Among the lines of the records below, copy those that hold the word "buselaphus".

= = = = =

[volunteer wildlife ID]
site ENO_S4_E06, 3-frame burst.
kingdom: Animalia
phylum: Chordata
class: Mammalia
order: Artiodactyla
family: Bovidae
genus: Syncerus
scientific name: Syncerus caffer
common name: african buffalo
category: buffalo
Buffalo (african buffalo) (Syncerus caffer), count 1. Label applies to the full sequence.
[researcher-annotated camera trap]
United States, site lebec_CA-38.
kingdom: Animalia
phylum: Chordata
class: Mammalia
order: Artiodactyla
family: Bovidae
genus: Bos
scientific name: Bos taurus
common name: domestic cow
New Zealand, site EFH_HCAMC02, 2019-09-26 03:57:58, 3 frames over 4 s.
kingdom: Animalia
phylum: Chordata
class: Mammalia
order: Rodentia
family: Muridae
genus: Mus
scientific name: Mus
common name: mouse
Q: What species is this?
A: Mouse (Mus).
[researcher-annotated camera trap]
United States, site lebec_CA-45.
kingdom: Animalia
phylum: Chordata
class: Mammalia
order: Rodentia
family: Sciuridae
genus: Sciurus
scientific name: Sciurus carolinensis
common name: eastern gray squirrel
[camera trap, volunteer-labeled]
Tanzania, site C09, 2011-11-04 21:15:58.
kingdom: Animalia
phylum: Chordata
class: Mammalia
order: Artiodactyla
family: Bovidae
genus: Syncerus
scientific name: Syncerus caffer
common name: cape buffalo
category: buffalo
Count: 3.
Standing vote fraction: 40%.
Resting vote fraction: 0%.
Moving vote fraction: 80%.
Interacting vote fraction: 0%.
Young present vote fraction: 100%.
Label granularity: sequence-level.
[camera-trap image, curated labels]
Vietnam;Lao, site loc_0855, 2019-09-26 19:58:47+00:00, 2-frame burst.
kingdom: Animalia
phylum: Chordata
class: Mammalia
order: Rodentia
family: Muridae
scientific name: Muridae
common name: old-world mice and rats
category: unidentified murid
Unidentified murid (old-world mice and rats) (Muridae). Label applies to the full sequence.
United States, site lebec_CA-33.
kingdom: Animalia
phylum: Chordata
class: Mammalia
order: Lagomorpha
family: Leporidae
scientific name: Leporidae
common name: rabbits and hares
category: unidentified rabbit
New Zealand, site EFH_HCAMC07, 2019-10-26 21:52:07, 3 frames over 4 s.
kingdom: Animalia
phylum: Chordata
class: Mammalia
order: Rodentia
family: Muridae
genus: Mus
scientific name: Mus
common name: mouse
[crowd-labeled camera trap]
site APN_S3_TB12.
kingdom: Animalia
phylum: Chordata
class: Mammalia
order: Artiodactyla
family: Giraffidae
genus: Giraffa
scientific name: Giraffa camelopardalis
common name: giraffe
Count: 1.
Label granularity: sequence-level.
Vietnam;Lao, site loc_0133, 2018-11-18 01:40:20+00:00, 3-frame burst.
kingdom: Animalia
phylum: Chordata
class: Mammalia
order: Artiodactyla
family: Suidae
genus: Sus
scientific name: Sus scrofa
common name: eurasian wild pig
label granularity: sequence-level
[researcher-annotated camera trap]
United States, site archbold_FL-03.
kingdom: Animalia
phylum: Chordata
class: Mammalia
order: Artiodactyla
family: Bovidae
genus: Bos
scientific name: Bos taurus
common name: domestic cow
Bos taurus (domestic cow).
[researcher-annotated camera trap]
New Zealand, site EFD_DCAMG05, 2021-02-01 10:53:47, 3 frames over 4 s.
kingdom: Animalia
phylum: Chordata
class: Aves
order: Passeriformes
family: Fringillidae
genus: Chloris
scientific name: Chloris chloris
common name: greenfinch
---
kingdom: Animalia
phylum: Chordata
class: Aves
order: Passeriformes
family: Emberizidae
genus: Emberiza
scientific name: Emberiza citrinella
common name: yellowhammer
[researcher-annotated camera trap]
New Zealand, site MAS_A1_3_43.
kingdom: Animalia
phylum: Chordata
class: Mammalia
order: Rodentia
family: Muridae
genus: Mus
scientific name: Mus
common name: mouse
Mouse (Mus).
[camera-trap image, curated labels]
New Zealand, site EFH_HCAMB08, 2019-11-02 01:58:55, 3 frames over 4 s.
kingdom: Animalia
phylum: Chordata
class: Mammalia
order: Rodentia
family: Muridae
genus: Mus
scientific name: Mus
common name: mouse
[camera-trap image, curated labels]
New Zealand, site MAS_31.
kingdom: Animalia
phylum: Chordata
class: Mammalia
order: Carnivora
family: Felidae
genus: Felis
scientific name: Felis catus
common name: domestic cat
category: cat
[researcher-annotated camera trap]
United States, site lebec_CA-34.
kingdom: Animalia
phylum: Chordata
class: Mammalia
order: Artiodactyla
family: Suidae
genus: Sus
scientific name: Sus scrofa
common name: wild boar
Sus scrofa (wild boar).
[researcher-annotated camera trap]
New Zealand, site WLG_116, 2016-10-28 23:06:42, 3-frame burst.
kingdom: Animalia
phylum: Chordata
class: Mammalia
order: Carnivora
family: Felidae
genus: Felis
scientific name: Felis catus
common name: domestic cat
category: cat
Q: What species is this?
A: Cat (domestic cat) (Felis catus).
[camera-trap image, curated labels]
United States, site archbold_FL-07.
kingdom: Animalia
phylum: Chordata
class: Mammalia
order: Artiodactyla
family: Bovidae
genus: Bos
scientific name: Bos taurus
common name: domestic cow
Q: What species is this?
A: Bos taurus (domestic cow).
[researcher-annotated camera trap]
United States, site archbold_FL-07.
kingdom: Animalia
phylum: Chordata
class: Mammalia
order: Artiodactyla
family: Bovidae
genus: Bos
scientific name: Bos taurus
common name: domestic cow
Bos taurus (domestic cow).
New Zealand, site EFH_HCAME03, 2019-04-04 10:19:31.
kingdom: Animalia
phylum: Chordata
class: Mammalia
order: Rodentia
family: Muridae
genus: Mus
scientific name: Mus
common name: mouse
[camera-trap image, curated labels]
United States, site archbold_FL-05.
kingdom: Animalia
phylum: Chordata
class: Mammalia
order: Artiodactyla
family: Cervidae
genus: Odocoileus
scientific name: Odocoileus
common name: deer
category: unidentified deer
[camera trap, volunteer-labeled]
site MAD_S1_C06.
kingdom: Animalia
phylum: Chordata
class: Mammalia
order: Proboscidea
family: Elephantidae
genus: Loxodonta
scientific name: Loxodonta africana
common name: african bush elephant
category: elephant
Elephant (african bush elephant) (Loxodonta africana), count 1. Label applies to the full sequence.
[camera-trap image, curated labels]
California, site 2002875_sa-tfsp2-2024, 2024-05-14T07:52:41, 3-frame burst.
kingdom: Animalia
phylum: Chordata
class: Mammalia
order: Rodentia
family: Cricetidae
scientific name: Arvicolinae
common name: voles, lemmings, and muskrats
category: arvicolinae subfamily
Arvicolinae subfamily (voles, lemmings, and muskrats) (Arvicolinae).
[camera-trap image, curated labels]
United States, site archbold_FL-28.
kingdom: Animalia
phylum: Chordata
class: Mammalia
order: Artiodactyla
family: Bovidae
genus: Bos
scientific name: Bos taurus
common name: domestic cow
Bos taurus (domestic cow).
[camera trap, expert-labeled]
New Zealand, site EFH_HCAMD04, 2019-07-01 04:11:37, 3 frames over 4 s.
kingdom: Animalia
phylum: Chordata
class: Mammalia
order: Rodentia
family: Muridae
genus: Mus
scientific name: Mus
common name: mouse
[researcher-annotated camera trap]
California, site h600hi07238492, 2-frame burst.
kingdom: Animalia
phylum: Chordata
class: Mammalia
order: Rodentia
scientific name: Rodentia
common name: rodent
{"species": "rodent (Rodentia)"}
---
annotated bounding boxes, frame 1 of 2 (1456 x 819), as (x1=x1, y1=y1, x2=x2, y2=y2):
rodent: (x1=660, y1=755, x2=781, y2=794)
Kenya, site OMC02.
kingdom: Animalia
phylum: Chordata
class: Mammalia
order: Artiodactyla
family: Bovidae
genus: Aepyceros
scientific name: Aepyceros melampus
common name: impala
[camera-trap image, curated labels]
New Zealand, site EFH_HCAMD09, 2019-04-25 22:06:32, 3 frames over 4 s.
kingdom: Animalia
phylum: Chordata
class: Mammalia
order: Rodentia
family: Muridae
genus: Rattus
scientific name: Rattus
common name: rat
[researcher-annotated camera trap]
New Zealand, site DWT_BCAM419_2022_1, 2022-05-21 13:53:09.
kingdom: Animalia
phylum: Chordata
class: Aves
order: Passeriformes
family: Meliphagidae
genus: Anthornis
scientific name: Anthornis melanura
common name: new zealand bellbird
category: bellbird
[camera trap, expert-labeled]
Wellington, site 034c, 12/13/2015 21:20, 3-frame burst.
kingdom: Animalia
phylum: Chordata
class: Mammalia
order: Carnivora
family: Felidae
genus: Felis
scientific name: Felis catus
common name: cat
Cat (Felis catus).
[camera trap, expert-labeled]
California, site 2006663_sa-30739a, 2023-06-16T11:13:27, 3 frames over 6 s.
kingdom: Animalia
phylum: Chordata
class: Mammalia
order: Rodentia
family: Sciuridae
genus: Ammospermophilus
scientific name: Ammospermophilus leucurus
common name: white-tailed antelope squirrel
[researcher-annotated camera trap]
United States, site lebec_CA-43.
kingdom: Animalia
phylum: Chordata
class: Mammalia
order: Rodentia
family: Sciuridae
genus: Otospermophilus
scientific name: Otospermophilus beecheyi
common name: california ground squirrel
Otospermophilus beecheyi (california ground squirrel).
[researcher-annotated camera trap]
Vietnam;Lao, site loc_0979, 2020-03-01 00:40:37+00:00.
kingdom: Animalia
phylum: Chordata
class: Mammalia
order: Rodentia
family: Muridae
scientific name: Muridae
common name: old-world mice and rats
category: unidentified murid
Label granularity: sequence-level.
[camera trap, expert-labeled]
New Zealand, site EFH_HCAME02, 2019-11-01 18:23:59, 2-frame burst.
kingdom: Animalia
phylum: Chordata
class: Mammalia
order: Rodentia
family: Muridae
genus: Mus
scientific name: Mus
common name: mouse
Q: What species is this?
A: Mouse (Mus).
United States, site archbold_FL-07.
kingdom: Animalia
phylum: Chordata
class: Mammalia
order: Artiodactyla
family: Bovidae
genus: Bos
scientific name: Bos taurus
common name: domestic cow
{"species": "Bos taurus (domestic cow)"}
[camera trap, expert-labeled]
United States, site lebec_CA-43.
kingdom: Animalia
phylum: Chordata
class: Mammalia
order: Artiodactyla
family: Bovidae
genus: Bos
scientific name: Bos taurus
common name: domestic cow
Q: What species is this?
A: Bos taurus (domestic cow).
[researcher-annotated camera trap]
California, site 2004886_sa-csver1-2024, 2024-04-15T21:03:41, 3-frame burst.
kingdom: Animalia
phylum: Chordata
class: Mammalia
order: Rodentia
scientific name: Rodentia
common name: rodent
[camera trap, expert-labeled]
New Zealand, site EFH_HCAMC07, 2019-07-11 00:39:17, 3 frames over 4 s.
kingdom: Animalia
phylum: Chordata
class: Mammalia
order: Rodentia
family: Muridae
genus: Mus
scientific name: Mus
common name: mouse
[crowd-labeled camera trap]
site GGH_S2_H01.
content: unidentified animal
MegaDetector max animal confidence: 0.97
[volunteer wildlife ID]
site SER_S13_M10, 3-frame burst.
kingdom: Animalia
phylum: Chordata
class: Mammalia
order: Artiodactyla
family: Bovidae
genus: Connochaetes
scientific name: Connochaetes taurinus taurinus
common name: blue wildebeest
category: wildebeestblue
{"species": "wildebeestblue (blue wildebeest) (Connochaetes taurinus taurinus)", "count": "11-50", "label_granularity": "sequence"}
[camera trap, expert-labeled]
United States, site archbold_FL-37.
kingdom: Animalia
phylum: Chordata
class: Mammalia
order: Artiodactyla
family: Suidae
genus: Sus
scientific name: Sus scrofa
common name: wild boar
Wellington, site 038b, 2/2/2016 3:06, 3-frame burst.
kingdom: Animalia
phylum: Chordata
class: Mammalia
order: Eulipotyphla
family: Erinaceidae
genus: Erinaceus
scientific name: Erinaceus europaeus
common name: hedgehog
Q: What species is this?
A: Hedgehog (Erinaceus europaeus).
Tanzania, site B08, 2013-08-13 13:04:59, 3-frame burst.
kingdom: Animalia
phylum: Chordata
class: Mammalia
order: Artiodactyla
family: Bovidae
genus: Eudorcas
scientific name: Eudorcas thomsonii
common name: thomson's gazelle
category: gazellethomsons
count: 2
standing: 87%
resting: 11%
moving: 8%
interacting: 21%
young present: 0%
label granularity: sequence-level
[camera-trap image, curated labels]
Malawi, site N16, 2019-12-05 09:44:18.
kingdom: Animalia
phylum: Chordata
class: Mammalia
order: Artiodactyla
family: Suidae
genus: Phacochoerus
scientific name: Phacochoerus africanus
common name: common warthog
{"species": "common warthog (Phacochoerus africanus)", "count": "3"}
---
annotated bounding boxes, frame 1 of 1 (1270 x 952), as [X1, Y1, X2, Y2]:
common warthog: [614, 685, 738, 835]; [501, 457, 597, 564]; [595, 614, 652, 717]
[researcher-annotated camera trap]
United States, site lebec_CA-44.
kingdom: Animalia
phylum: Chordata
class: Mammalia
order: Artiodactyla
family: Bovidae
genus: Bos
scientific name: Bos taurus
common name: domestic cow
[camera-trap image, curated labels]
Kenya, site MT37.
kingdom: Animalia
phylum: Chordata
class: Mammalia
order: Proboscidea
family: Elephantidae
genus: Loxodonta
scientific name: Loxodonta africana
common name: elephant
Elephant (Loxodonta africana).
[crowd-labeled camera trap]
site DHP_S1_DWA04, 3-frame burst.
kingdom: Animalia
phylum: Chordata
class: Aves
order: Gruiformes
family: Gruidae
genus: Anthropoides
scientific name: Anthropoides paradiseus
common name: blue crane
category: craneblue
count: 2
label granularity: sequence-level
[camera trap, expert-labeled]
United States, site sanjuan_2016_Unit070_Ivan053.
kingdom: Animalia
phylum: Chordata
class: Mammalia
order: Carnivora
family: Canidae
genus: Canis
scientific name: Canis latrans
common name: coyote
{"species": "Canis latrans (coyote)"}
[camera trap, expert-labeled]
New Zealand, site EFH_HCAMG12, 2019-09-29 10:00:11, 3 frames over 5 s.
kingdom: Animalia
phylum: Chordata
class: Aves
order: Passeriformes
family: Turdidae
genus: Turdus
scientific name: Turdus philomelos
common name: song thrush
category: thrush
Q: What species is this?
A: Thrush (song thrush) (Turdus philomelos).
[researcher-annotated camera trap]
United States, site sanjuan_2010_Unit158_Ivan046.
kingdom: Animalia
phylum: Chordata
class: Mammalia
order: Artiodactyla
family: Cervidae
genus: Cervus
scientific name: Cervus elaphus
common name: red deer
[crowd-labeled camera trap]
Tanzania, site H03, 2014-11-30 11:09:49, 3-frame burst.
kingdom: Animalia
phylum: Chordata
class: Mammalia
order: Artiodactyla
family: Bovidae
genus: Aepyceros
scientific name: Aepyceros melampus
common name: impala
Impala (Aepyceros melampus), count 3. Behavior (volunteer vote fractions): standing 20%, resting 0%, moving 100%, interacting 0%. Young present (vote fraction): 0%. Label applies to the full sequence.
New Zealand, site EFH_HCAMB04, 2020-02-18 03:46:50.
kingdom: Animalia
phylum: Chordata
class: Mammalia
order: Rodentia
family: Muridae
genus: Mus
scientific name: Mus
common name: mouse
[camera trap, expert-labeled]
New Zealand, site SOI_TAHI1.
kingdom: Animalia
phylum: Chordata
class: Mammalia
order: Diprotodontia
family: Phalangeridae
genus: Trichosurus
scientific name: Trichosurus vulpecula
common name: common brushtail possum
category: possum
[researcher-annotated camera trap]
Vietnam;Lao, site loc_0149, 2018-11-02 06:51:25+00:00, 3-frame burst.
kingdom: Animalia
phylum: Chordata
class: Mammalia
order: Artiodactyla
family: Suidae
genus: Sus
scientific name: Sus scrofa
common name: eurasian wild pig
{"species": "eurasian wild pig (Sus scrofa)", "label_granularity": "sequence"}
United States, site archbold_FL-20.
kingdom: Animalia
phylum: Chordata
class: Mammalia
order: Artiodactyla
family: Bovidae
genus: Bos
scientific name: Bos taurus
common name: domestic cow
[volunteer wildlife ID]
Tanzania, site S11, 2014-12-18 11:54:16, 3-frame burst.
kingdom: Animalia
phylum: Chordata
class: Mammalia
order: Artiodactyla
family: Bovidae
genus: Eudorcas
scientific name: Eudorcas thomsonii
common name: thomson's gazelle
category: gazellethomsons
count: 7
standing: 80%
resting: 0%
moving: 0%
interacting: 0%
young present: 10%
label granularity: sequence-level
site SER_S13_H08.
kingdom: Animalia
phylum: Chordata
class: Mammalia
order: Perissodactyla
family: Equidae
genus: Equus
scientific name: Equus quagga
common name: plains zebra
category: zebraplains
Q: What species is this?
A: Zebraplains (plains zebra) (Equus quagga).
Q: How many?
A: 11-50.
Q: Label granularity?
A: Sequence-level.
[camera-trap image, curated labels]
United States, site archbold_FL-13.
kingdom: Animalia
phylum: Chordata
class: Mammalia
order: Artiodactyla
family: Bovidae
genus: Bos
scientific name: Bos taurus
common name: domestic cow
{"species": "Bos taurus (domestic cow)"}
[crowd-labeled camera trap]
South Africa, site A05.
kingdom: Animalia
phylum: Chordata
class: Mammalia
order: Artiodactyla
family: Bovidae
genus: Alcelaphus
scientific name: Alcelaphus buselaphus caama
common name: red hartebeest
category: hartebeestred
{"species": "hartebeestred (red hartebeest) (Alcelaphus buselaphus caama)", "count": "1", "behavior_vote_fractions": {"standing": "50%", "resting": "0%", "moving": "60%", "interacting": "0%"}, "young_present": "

= = = = =

REPLY TO THE TASK:
scientific name: Alcelaphus buselaphus caama
{"species": "hartebeestred (red hartebeest) (Alcelaphus buselaphus caama)", "count": "1", "behavior_vote_fractions": {"standing": "50%", "resting": "0%", "moving": "60%", "interacting": "0%"}, "young_present": "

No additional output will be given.